Oxfam International Executive Director Winnie Byanyima says she is “honored” at her appointment by United Nations Secretary-General Ban Ki-Moon to the first-ever High-Level Panel on Women’s Economic Empowerment.
The Panel seeks to “mobilize concrete actions aimed at closing economic gender gaps that persist around the world”. It will provide guidance to implement the 2030 Agenda for Sustainable Development to improve economic outcomes for women and promote women’s leadership in driving sustainable and inclusive, environmentally sensitive economic growth.
The panel will be co-chaired by the President of Costa Rica, Luis Guillermo Solis, and the CEO of IKEA Switzerland, Simona Scarpaleggia. Oxfam welcomes the leadership shown by UN Women, the UK Government and the World Bank in convening the panel.
Winnie Byanyima said: “I am honored to serve on this ground-breaking panel and to bring Oxfam’s vision and leadership on economic development and gender equality to the fore.
“Just over 20 years ago in Beijing I was involved in setting the global agenda on gender equality and women’s empowerment. More recently, the Sustainable Development Goals have women’s rights at the heart of development issues. Our ambition for gender equality is crystal clear – we now must work to achieve it.
“I am determined that the UN High-Level Panel will lead the charge towards women’s economic empowerment. It is time that the concerns of women living in poverty around the world are taken into real account. The power of women’s rights movements particularly in the South has been, and must continue to be, the driving force for change.
“Women’s economic empowerment is not limited to decent employment and income for women. It requires removing barriers in the market and public institutions to redistribute women’s unpaid care, deliver women’s security and agency, recognizing that social norms primarily limit what is considered women’s work and their role in society.”
Oxfam works on women’s economic empowerment in over 40 countries on a range of multi-country programs.
These programs are predominately focused on achieving economic empowerment for rural women. Oxfam applies a ‘dual approach’ that seeks to both create better livelihood opportunities and remove the structural barriers that limit women’s economic choices and erode their rights.
Oxfam’s WE-Care program on unpaid care work is one example that illustrates our dual approach to economic and social development .This program supports women’s organizations to gain recognition of women’s unequal care work, demands their rights and co-creates new solutions with governments and the private sector on how to reduce and redistribute women’s unpaid care work.
Our influencing work with public and private actors seeks to challenge the structural barriers to women’s economic inequality. This includes engaging a number of global food companies and governments to recognize women farmers’ investment needs, including the structural barriers they face.

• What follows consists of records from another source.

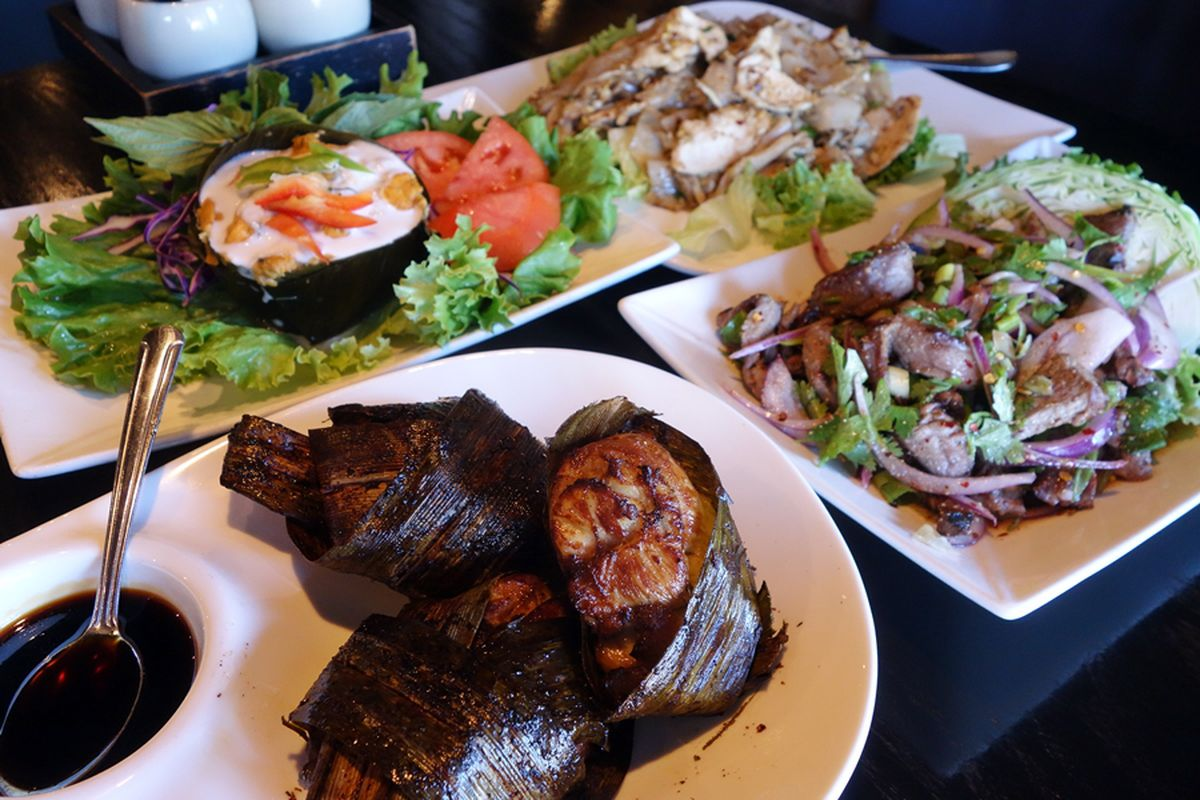 A view of a table with a variety of Thai meat and vegetable dishes from Bai Tong Thai Street Cafe.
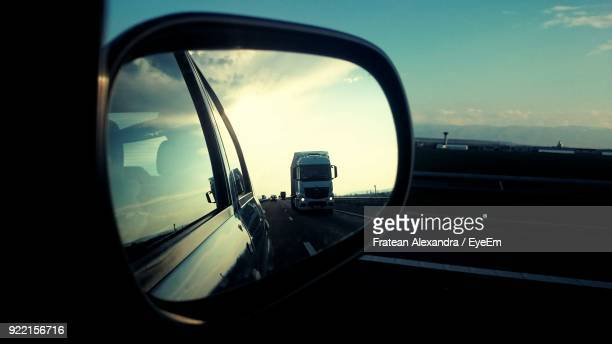 road seen through side-view mirror of car - side view mirror stock photos and pictures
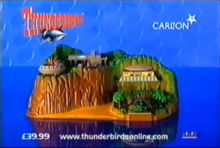 "Scale, toy model of a tropical island, with stationary, futuristic air- and spacecraft and ""Thunderbirds"" and ""Carlton"" titles"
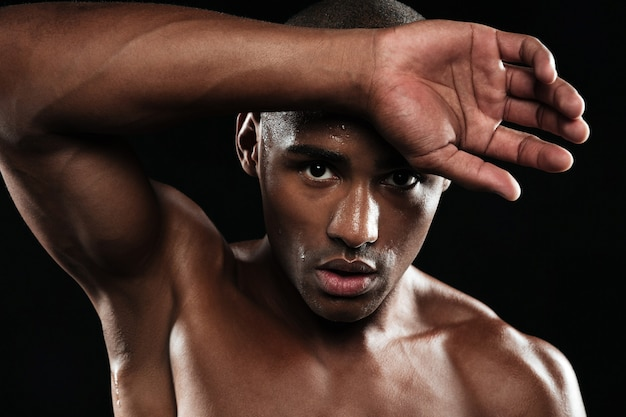 Close-up portrait of afro american sports man, resting after workout, wipes sweat from his forehead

Three years ago through our Behind the Brands campaign, Oxfam challenged the cocoa sector to take specific measures to strengthen the rights of women cocoa farmers. Within months, the sector listened and made significant commitments to address women’s empowerment at the farm level. And in 2014, DFID and Oxfam organized a roundtable with a range of organizations, discussing issues from women’s land rights in Kenya through to social norms that limit women farmers in Ethiopia, concluding on the step change in investment required.

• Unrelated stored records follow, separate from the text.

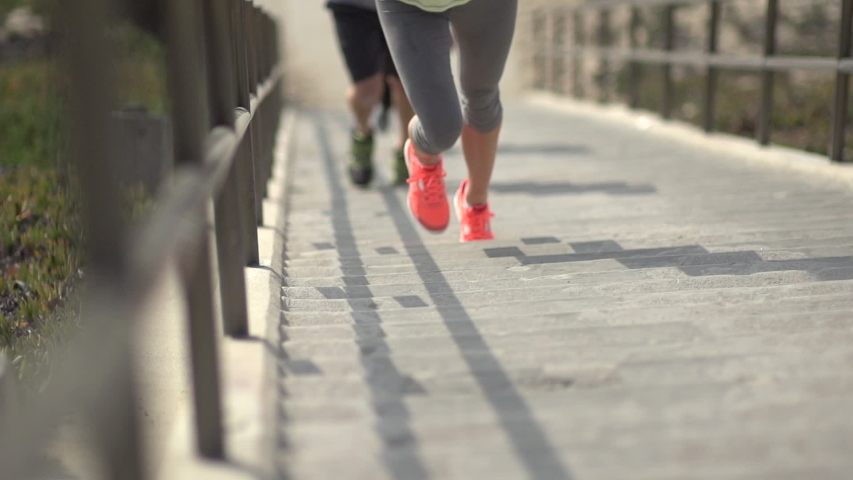 A woman running stairs. - Super Slow Motion - Model Released - filmed at 240 fps - Clip is HD 1920 x 1080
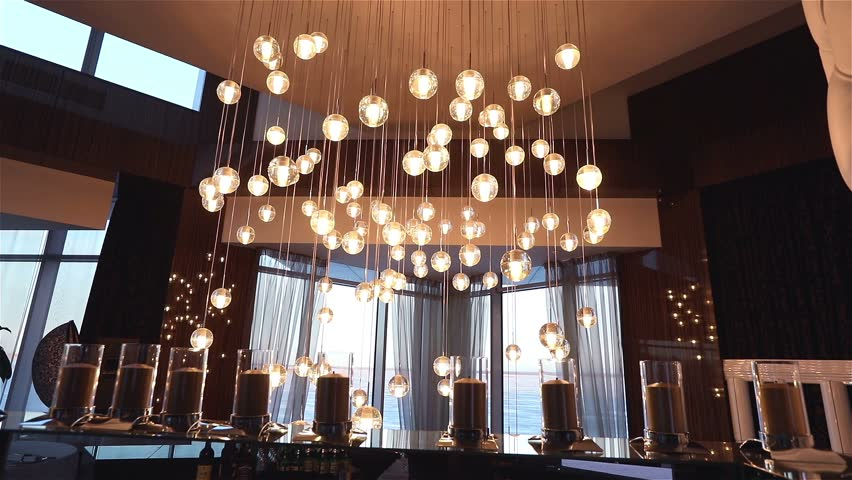 Hall of a hotel or restaurant, chandelier in the lobby, Chandelier hangs from the ceiling, creative, modern, interior, hotel or restaurant interior, Columns, white skin, motions, view, window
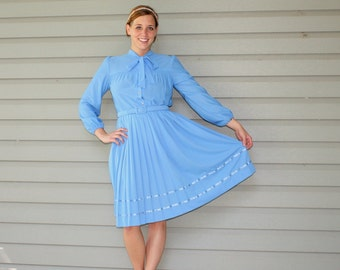 1970s baby blue belted day dress with ascot bow. Size medium 8-10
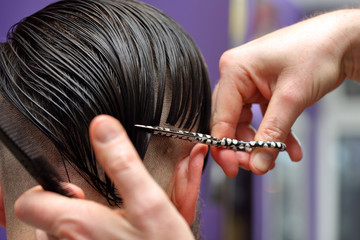 Barber cutting and modeling hair by scissors and comb
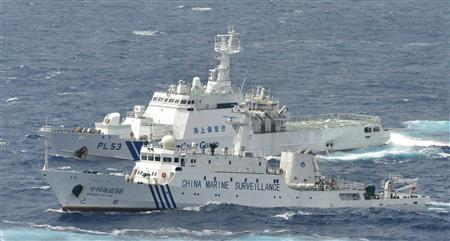 An aerial photo shows a Chinese marine surveillance ship Haijian No. 66 (front) cruising next to a Japan Coast Guard patrol ship in the East China Sea, known as Senkaku isles in Japan and Diaoyu islands in China, in this photo by Kyodo September 24, 2012. REUTERS/Kyodo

Oxfam is also challenging the causes of extreme economic inequality, the negative effects of which harm women the most. Oxfam deploys a range of programs to enable women’s economic empowerment, as the context dictates.
Winnie Byanyima is a leading figure on women’s rights. Prior to joining Oxfam International as Executive Director, Winnie was the Director of Gender and Development at the United Nations Development Program, and led the Directorate of Women, Gender and Development at the African Union Commission.

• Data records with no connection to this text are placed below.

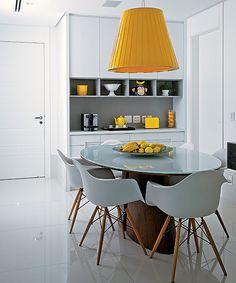 """Na sala de almoço, o branco predomina desde o piso de technostone. """"Brinquei com acessórios amarelos para alegrar o ambiente"""", diz a arquiteta Ligis Resstom. A mesa com tampo de vidro e base de madeira, de Sergio Fahrer, ganhou o pendente de tecido"""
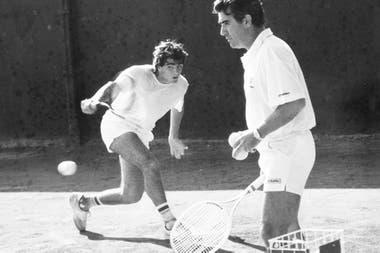 Guillermo Pérez Roldán pega un revés, bajo la mirada de Raúl, durante una pretemporada en Tandil en los 80.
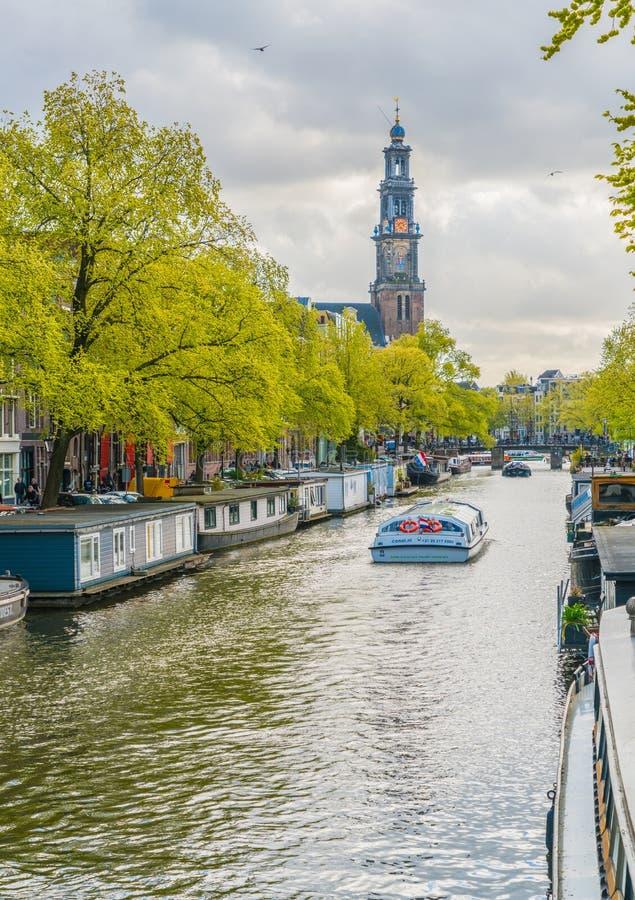 Τουρίστες που πλέουν σε μια βάρκα καναλιών στο Prinsengracht που περνά το Westertoren στοκ φωτογραφία με δικαίωμα ελεύθερης χρήσης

She served eleven years in the Ugandan Parliament, and led Uganda’s first parliamentary women’s caucus, championing ground-breaking gender equality provisions in the county’s 1995 post-conflict constitution. She has also helped to broker and support women’s participation in peace processes in Rwanda, South Africa, Burundi, Sudan and other countries emerging from conflict.
She founded the still-thriving civil society organization Forum for Women in Democracy (FOWODE). She serves as a member of the World Bank’s Advisory Council on Gender and Development, and as a Board Member of the International Centre for Research on Women.
In addition to her position on the UN High-Level Panel for Women’s Economic Empowerment, Winnie was also appointed by the UN Secretary-General to the UN High-Level Panel on Access to Medicines in 2015.